Viktor Orbans Kampfansage an Spitzenuniversität

Jürg Müller-Muralt /  Die Central European University in Budapest ist eine Top-Hochschule. Gerade deshalb ist sie der rechts-nationalen Regierung lästig.

Medien und Bildung geraten früher oder später immer ins Visier autokratischer Herrscher. Wer sie beherrscht, erreicht am wirkungsvollsten die Deutungshoheit in einer Gesellschaft. Jüngstes Beispiel ist die Attacke von Ministerpräsident Viktor Orban auf die Central European University (CEU) in Budapest. Das Parlament hat auf Betreiben des Regierungschefs vor wenigen Tagen ein Gesetz verabschiedet, das auf ein Verbot der CEU in Ungarn hinausläuft. Mehr als zehntausend europäische und amerikanische Wissenschaftlerinnen und Wissenschaftlern haben protestiert, darunter 17 Nobelpreisträger. Selbst die staatsnahe Ungarische Akademie der Wissenschaften hat sich mit der CEU solidarisiert.
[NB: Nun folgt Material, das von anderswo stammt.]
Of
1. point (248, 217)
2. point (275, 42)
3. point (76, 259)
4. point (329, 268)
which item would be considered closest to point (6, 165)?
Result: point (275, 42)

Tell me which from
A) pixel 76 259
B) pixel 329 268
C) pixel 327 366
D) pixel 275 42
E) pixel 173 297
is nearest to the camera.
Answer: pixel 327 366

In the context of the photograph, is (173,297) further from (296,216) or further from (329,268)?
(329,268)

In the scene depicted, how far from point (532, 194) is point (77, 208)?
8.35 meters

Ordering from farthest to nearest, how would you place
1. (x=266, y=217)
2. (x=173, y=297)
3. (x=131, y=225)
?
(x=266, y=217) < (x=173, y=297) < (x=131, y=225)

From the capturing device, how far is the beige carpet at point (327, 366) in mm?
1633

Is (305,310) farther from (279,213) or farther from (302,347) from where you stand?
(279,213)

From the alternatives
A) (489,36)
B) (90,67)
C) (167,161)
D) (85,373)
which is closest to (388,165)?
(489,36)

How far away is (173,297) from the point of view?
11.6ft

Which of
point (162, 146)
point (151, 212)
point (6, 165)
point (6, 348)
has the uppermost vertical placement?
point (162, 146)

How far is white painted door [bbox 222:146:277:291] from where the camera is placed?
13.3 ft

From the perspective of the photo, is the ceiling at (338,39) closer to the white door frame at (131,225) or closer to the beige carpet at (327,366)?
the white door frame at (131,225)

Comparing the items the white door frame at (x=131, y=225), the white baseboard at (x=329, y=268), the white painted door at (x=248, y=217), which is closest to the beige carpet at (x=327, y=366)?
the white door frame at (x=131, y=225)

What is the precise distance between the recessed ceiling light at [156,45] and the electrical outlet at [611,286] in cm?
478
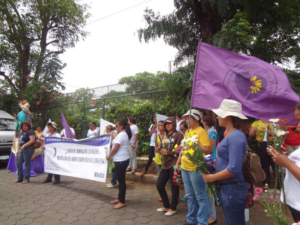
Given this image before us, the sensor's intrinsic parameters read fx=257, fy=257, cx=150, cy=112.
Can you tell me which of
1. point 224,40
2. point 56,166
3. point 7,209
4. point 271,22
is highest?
point 271,22

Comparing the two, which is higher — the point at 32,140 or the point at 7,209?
the point at 32,140

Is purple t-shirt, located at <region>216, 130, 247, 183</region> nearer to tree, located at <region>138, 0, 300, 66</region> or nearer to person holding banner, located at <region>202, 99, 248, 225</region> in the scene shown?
person holding banner, located at <region>202, 99, 248, 225</region>

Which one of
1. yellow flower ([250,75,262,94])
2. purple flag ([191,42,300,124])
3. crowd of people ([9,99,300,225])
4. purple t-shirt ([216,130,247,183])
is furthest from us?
yellow flower ([250,75,262,94])

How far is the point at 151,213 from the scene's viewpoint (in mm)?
4719

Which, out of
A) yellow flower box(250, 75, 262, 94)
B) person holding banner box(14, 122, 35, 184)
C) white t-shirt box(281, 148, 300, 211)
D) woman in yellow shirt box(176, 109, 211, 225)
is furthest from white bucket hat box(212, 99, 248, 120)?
person holding banner box(14, 122, 35, 184)

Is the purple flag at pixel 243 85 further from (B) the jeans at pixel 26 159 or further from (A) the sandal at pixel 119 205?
(B) the jeans at pixel 26 159

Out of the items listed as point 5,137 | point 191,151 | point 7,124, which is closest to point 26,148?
point 5,137

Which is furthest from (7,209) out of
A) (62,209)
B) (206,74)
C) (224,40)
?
(224,40)

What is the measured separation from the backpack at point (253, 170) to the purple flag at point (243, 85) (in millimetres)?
923

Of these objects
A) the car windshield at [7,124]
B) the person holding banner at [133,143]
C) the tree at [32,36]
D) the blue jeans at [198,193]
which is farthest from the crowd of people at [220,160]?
the tree at [32,36]

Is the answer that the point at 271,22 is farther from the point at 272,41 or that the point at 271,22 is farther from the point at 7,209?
the point at 7,209

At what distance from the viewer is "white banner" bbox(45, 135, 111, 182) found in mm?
5711

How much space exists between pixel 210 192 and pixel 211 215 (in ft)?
5.32

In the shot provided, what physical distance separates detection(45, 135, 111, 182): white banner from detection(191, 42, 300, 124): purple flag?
8.75 feet
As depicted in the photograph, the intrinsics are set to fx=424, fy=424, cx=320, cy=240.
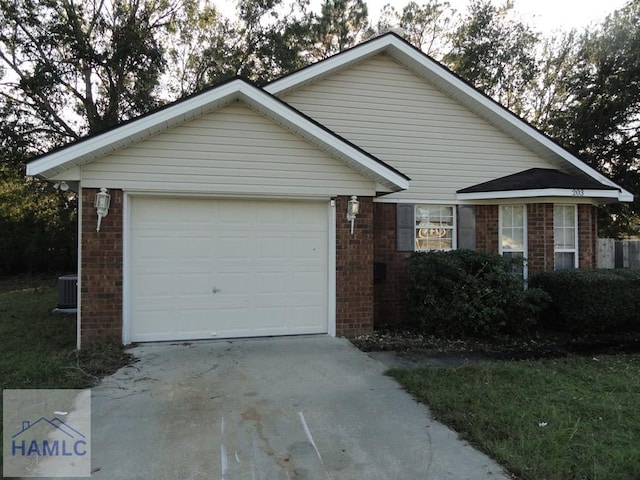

Am Wochenende kam es in Budapest mit rund 80’000 Teilnehmenden zu den bisher grössten Protesten gegen Ungarns rechts-nationale Regierung.

Orbans Kahlschlag in der Bildung

Die Medien haben auch in der Schweiz über diese Ereignisse und über die Einzelheiten des Gesetzes berichtet. Etwas weniger beleuchtet wurde jedoch die ausserordentlich grosse Bedeutung dieser Bildungsstätte. Es lohnt sich also, etwas genauer hinzuschauen, was die Central European University leistet und welchen Stellenwert sie in der Bildungslandschaft Ungarns und Europas hat. Dies umso mehr, als Orbans Kampf gegen die CEU im Zusammenhang mit der vollständigen Umkrempelung und Gleichschaltung der Universitäten in seinem Land gesehen werden muss. Die Mittel für das ungarische Hochschulwesen sind bereits spürbar gekürzt worden, allein zwischen 2010 und 2013 um 25 Prozent. Die Folge: Studierende und Wissenschaftler wandern ab. In Österreich etwa studieren derzeit rund 6000 Ungarinnen und Ungarn.

Der Grund für Orbans Vorgehen gegen die CEU ist leicht zu finden: George Soros ist ein heftiger Kritiker Orbans, und die CEU steht für vieles, was dem Regierungschef zuwiderläuft: eine offene, liberale Gesellschaft, Menschenrechte, Rechtsstaatlichkeit, Gewaltenteilung.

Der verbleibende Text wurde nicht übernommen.